● **The task**: The answer must be the full listing, word for word, with no pictures in it.

● **Exercise data**:

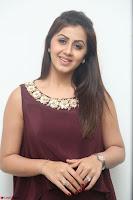Nikki Galrani in a Brown Shining Sleeveless Gown at Nakshatram music launch ~  Exclusive 086.JPG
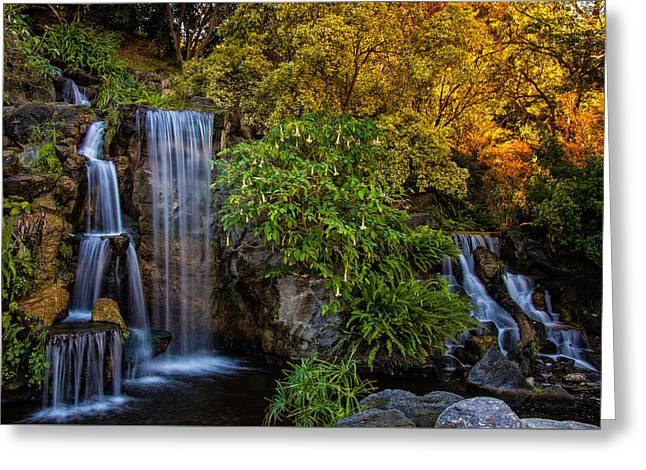 Greeting Card featuring the photograph Fall Water Fall by Harry Spitz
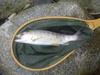 200705272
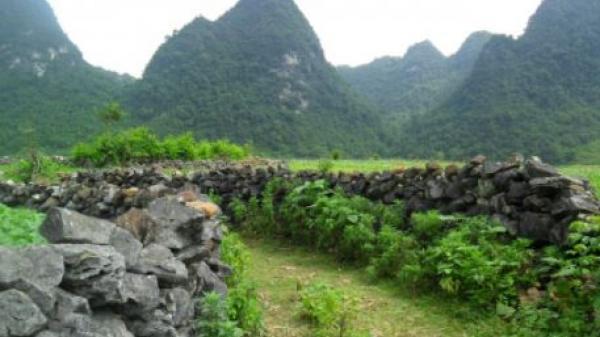 Nét đẹp độc đáo bên những tường đá tại Cao Bằng khiến hàng ngàn người mê mẩn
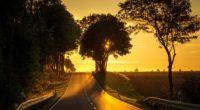 road sunset back light 4k 1540134780 200x110 - Road Sunset Back Light 4k - sunset wallpapers, road wallpapers, nature wallpapers, hd-wallpapers, 5k wallpapers, 4k-wallpapers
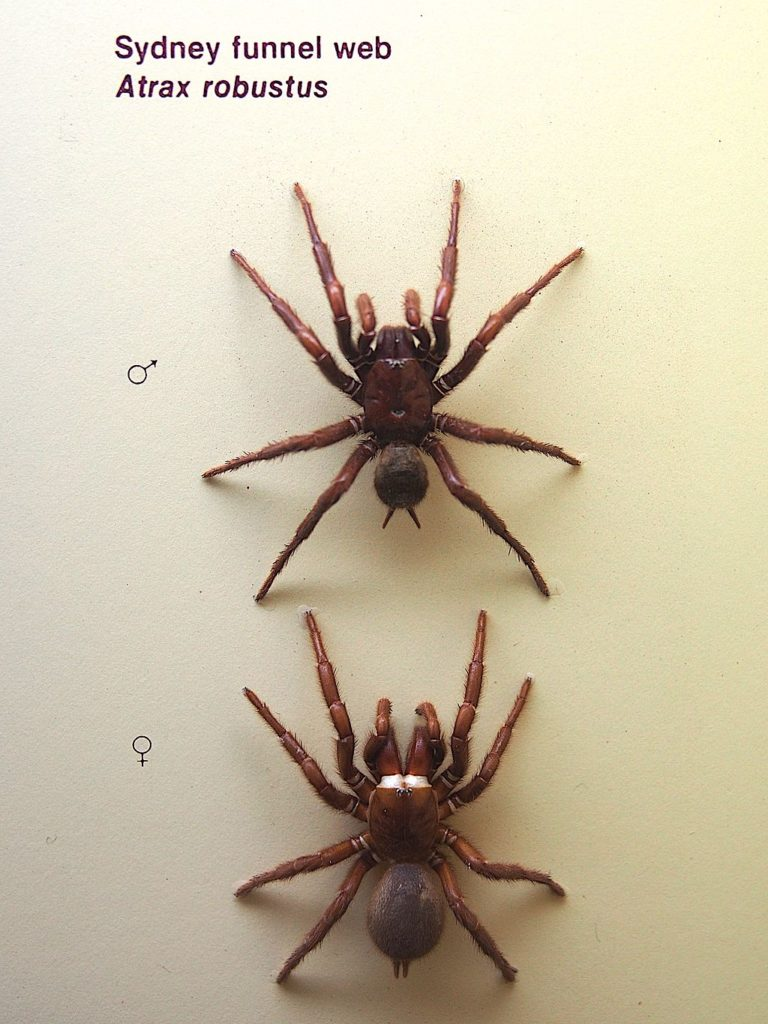 Male & female Sydney funnel-web spiders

● **Response**:
Nikki Galrani in a Brown Shining Sleeveless Gown at Nakshatram music launch ~  Exclusive 086.JPG
 Greeting Card featuring the photograph Fall Water Fall by Harry Spitz
 200705272
 Nét đẹp độc đáo bên những tường đá tại Cao Bằng khiến hàng ngàn người mê mẩn
 road sunset back light 4k 1540134780 200x110 - Road Sunset Back Light 4k - sunset wallpapers, road wallpapers, nature wallpapers, hd-wallpapers, 5k wallpapers, 4k-wallpapers
 Male & female Sydney funnel-web spiders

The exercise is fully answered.